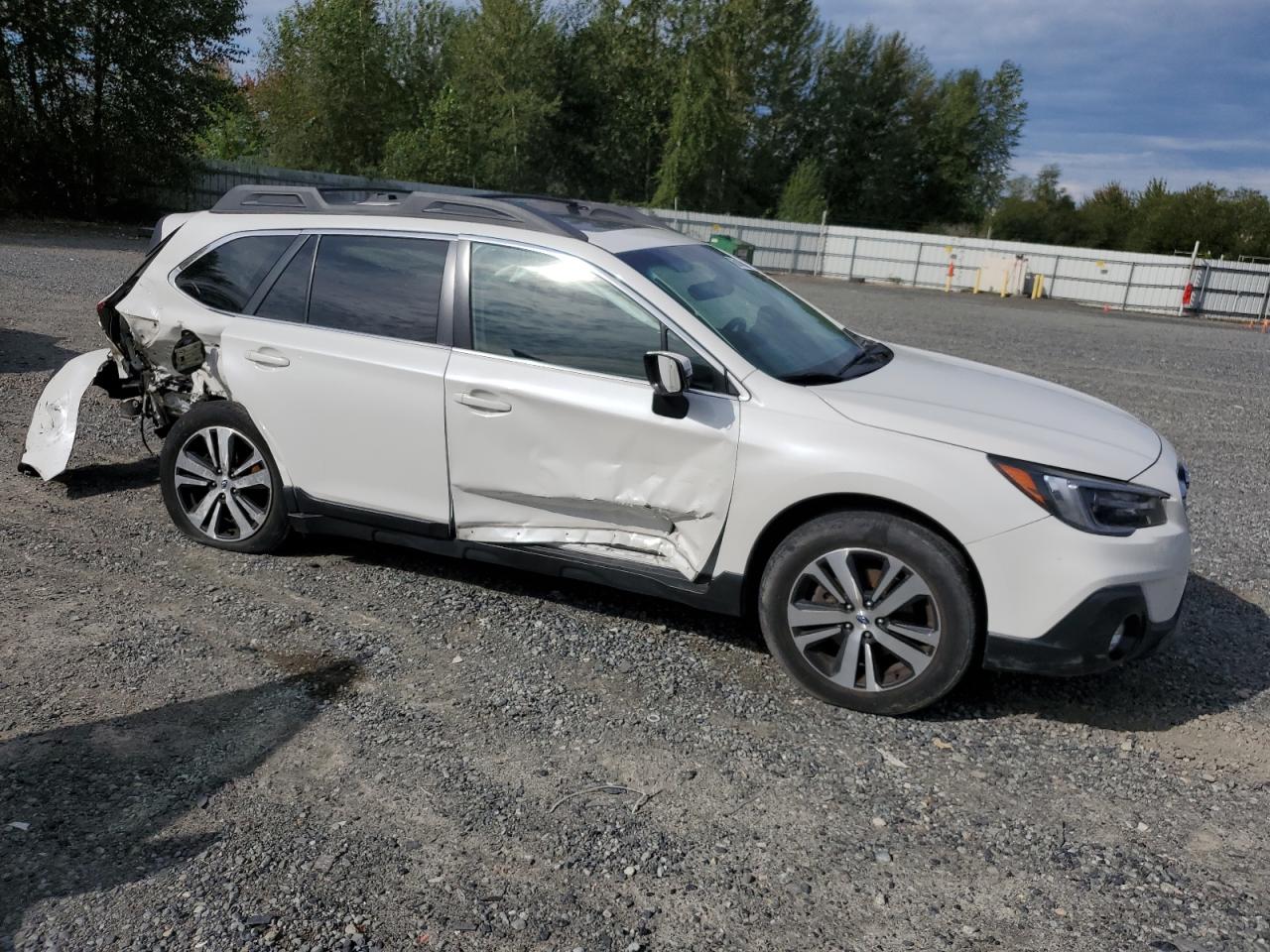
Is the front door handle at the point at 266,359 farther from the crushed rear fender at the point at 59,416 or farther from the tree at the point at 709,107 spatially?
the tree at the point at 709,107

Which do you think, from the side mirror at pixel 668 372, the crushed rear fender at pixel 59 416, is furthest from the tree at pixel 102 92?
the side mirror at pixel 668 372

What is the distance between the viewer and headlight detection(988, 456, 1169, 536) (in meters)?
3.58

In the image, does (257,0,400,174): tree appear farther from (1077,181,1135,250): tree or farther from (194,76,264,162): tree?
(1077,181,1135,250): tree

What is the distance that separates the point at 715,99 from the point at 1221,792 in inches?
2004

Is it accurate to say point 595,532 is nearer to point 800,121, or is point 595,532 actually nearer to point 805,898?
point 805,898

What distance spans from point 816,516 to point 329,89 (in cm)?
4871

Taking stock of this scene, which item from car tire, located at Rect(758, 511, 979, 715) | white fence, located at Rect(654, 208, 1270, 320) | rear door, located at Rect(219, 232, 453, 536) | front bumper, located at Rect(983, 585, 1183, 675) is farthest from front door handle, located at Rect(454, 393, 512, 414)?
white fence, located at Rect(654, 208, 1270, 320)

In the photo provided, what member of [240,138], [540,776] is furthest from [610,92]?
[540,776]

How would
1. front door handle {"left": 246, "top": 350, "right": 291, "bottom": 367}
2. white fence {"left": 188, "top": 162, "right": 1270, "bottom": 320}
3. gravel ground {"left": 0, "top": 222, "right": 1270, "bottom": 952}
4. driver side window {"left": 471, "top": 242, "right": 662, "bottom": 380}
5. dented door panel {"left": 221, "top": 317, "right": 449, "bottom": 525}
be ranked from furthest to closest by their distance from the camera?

* * * * * * *

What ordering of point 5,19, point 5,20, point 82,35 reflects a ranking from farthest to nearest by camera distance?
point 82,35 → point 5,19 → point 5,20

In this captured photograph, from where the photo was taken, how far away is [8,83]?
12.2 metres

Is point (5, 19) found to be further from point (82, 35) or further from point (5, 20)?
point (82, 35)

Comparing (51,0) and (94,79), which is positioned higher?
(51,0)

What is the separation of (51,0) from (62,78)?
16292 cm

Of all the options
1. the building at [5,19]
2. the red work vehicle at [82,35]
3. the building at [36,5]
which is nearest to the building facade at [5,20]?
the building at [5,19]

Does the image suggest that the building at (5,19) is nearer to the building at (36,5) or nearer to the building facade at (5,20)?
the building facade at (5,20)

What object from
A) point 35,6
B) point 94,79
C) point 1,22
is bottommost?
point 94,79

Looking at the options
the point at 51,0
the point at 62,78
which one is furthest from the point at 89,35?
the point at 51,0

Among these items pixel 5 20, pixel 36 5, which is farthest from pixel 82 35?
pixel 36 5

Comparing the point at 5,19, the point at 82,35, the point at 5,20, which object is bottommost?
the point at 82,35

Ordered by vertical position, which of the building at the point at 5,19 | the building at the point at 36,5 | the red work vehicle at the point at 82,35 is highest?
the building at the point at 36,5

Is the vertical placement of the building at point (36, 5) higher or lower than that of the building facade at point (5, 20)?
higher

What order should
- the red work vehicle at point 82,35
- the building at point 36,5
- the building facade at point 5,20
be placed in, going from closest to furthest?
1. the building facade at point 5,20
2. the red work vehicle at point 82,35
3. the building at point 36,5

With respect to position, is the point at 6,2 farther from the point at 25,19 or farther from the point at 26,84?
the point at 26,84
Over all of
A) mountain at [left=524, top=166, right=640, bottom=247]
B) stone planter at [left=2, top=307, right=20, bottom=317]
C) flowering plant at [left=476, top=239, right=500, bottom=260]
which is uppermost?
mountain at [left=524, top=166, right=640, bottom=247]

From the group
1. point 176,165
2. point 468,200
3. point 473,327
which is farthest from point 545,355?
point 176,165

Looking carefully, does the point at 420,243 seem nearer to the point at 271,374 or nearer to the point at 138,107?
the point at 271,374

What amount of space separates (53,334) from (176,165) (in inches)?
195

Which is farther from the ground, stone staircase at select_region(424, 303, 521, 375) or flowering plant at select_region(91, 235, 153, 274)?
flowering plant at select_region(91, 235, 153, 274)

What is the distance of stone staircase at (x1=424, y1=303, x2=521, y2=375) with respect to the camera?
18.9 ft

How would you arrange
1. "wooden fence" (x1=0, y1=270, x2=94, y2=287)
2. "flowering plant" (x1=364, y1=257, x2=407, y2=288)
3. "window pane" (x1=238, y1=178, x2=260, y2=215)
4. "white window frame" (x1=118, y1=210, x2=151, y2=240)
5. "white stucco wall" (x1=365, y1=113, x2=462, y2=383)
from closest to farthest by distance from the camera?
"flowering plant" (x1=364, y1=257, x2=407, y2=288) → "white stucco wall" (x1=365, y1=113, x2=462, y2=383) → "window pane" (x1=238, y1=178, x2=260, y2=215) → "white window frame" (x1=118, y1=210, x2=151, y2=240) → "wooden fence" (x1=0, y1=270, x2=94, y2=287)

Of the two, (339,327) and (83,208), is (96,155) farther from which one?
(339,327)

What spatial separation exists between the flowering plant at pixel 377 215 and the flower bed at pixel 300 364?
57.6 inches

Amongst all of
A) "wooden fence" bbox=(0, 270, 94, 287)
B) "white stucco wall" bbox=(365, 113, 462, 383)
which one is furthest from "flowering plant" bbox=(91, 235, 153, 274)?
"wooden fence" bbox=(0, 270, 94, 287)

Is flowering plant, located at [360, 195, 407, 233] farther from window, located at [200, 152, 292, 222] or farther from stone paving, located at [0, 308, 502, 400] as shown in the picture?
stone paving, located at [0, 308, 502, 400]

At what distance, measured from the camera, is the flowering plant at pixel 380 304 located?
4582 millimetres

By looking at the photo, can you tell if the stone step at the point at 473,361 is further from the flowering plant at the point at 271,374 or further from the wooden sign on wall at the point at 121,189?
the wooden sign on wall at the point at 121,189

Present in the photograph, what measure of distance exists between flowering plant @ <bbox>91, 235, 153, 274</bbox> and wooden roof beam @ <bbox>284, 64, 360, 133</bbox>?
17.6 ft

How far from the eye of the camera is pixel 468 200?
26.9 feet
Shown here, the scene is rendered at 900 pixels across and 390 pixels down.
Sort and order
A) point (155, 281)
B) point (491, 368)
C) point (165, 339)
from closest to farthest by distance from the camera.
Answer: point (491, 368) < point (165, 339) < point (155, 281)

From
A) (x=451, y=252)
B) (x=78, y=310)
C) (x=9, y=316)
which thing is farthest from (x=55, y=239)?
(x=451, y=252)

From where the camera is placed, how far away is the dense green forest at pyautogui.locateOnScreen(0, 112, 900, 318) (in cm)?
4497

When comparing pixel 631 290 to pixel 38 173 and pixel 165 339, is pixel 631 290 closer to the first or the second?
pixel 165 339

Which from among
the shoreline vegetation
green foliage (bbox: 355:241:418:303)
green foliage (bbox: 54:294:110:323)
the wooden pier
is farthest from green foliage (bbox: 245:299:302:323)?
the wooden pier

* * * * * * *

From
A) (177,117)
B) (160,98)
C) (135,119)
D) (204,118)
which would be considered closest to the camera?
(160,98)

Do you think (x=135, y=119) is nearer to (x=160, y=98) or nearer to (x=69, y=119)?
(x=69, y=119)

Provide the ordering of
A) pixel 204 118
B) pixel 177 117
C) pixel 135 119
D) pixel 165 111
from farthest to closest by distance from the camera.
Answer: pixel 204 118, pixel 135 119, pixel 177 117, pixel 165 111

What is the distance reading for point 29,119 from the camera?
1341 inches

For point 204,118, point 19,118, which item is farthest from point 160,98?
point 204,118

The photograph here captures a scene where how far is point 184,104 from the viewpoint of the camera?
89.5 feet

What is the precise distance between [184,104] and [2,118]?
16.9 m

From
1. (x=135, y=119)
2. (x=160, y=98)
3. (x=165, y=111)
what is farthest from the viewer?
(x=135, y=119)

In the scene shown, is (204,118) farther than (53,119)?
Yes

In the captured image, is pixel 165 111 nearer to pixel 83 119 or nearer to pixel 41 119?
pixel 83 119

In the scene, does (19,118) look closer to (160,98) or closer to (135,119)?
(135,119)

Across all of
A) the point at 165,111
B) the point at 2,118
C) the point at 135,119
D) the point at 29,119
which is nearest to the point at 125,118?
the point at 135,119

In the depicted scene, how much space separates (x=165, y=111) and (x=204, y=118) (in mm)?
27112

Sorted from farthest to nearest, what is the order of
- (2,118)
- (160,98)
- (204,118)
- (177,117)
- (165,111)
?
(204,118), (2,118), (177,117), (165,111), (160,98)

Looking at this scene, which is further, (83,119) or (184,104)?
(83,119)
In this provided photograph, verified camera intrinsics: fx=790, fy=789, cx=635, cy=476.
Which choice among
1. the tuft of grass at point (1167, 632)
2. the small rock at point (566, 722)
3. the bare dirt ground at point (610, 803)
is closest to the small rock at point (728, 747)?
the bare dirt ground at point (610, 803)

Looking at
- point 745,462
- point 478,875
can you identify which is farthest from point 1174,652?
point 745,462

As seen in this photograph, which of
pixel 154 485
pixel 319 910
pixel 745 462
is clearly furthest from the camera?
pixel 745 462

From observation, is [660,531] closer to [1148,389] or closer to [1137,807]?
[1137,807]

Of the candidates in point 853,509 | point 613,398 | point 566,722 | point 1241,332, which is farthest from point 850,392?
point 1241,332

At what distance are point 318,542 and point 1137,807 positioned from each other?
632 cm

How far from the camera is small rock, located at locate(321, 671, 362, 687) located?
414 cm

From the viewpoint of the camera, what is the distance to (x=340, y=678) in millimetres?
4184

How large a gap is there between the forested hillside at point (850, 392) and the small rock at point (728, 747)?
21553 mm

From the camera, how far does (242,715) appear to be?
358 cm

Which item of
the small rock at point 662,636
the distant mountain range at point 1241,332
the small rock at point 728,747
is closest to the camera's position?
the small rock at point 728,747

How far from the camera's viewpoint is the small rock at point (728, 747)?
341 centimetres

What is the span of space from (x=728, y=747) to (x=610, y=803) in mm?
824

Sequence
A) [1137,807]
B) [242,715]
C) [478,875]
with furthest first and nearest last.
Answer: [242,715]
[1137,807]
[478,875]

* * * * * * *

• _Instruction_
Collect every line of the records above that contains the word "further" and copy each one out.

• _Task result_
Is point (5, 19) found to be further from point (82, 35) or further from point (5, 20)?
By looking at the photo, can you tell if the stone step at the point at 473,361 is further from the flowering plant at the point at 271,374 or further from the wooden sign on wall at the point at 121,189?
Looking at this scene, which is further, (83,119) or (184,104)?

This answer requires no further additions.